Indonesia’s 2019 wildfires caused nearly twice as much damage as the Indonesian government reported, researchers write in the scientific journal Earth System Science Data. Not 1.6 million hectares, but 3.1 million hectares of forest and rainforest were lost in the fires. That is an area the size of Belgium.
New technology was used in the research, which allowed the monitoring of smaller fires as well. Despite the forest fires, deforestation in Indonesia has been decreasing in the last four years, the researchers write.
The forest fires of 2019, which mainly raged in Sumatra and Borneo, are among the worst in recent decades. The air was heavily polluted with smog.
Over the province of Jambi the sky turned blood red for a while:
Often fires are started illegally by small farmers and plantation owners who want to clear land for agriculture. Indonesian authorities detained nearly 200 people in 2019 in connection with the fires.
The investigation into the forest fires is sensitive in Indonesia.

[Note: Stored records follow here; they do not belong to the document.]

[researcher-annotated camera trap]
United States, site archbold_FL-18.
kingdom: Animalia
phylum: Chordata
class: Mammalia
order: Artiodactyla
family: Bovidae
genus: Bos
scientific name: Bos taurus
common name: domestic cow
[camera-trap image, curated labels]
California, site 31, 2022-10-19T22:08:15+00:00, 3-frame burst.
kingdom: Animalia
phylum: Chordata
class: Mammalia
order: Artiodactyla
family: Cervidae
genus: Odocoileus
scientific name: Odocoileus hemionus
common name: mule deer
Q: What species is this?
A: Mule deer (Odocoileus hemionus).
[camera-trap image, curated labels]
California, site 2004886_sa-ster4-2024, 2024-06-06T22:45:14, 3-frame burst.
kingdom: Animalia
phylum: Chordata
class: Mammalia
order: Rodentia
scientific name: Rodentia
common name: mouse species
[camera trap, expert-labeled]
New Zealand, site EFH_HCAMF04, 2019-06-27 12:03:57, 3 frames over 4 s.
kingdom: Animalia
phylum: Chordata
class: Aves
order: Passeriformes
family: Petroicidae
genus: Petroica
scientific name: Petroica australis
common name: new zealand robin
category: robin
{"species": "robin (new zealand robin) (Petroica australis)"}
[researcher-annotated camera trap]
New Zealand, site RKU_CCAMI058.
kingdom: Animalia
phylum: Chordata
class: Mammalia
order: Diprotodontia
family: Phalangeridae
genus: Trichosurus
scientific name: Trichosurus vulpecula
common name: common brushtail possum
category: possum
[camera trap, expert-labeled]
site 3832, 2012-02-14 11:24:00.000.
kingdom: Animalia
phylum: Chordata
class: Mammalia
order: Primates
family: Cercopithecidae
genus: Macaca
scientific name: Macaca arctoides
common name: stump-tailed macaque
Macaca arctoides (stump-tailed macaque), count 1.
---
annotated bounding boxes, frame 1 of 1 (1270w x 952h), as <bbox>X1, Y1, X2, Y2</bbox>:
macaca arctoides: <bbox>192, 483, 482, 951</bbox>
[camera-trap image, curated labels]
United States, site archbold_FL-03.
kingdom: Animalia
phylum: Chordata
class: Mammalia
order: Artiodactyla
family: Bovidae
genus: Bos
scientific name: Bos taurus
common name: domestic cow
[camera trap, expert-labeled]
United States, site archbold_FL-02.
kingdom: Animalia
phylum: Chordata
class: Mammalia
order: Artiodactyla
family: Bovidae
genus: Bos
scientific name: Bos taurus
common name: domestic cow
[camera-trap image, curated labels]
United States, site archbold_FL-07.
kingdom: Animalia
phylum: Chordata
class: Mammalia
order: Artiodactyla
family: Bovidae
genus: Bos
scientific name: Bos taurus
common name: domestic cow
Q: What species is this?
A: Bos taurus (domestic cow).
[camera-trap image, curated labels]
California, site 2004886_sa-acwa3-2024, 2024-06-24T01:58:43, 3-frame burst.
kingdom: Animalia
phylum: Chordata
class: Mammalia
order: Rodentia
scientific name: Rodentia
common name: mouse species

One of the researchers, French ecologist David Gaveau, had to leave the country in 2020 after releasing the first results of the study. His house was also searched. According to the Indonesian authorities, his deportation is related to visa problems.
According to Gaveau, the eviction is a direct result of the investigation:
Environmental organizations and climate scientists have been asking the Indonesian government for more transparency about the forest fires in the country for some time. That is also to the advantage of the country itself, according to Greenpeace Indonesia, because of access to funds to combat deforestation.
Indonesian President Joko Widodo previously said a permanent solution must be found to the annual forest fires. Arsonists face up to 15 years in prison, but environmental groups say enforcement is inadequate.
Both Indonesian media and the British news agency Reuters have asked the Indonesian government for a response to the recent investigation, but so far have not received one.